Adversarial Online Learning with Changing Action Sets: Efficient Algorithms with Approximate Regret Bounds
This work addresses the computational intractability in online learning with changing action sets, offering practical solutions for scenarios like dynamic resource allocation, though it is incremental as it builds on prior hardness results.
The paper tackles the computationally hard problem of online learning with sleeping experts/bandits by relaxing it to allow multiplicative approximation, and presents efficient algorithms with no-approximate-regret guarantees, including improved ratios for special cases.

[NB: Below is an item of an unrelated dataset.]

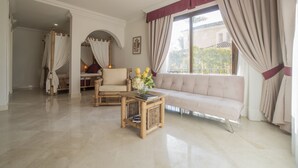 Apartment | In-room safe, iron/ironing board, WiFi (free), bed sheets - Bluebay Estepona (Estepona)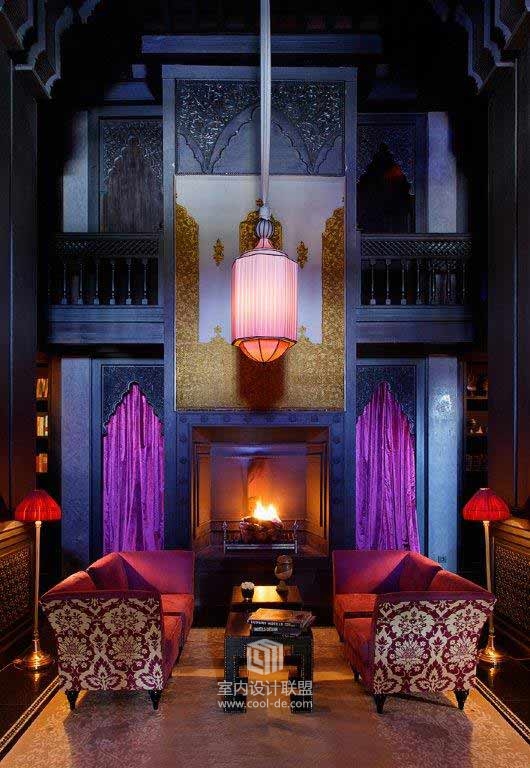 摩洛哥马拉喀什精品度假酒店-63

We revisit the problem of online learning with sleeping experts/bandits: in each time step, only a subset of the actions are available for the algorithm to choose from (and learn about). The work of Kleinberg et al. (2010) showed that there exist no-regret algorithms which perform no worse than the best ranking of actions asymptotically. Unfortunately, achieving this regret bound appears computationally hard: Kanade and Steinke (2014) showed that achieving this no-regret performance is at least as hard as PAC-learning DNFs, a notoriously difficult problem. In the present work, we relax the original problem and study computationally efficient no-approximate-regret algorithms: such algorithms may exceed the optimal cost by a multiplicative constant in addition to the additive regret. We give an algorithm that provides a no-approximate-regret guarantee for the general sleeping expert/bandit problems. For several canonical special cases of the problem, we give algorithms with significantly better approximation ratios; these algorithms also illustrate different techniques for achieving no-approximate-regret guarantees.